Nous avions lu auparavant La tante Julia
et le scribouillard en 1988, puis Eloge
de la marâtre en 1998.
Katell
Jai aimé ce roman qui fait revivre les derniers jours de
Trujillo. Un bon Vargas Llosa : il sait à merveille mettre en scène
ses personnages. Jadore ses dialogues, très bien construits
et tout à fait dans le langage parlé. Les trois destins,
celui dUrania, de Trujillo et des conspirateurs, sont conduits dune
main de maître.
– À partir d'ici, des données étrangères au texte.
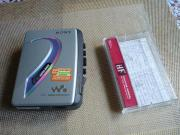 Kassette Player WM-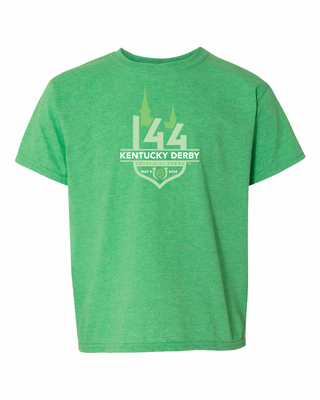 Youth T Irish Green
Même si on ne connaît rien à
Saint Domingue, on nest absolument pas perdu dans le récit
historique. Les scènes de tortures sont abominables et le dernier
chapitre haletant. Pourtant, javais eu une petite baisse dintérêt
au milieu du roman. Jai eu du mal à me repérer parmi
les conspirateurs et aussi parmi les nombreux personnages cités.
Puis je me suis dis "peu importe" et jai continué
le récit qui sachève de façon brillante.
Roselyne
J'ai lu La fête au bouc. C'est un peu dur à lire à
cause de toutes les horreurs qui sont décrites ou évoquées.
J'étais contente quand j'ai eu terminé. On peut se poser
la question du rôle de la violence (et de la cruauté) en
politique. La comparaison des attitudes de Trujillo et de Balaguer est
intéressante de ce point de vue. On est conduit à penser
que la violence est malheureusement inévitable, mais de là
à l'ériger en système de gouvernement et à
gouverner par la terreur ! Quel est le rôle joué par l'histoire
des périodes antérieures dans cette "fatalité"
dont souffrent beaucoup de pays des Caraïbes et d'Amérique
du sud ?
Sabine
J'ai adoré, même si j'ai buté sur les cent premières
pages (difficulté à démêler les trois histoires,
à identifier les personnages). J'aurais aimé avoir Fernando
sous la main pour qu'il me donne des explications historiques. Mais la
lecture progresse, avec les horreurs, les lâchetés, le courage
des opposants et l'histoire d'Urania, dont je n'ai à aucun moment
deviné la fin (de l'histoire). Ce livre m'a donné envie
d'en savoir davantage sur les dictatures latino-américaines ; mais
je me suis fort bien souvenue des problèmes lors de la coupe du
monde de football en Argentine en 78 (notre prof d'histoire nous inondait
d'articles de presse entre deux leçons sur la Révolution
française).
Marie-Jo
Je ne lis jamais le (gros) livre de l'été. De plus, je n'aime
pas les romans historiques. J'appréhendais donc cette lecture.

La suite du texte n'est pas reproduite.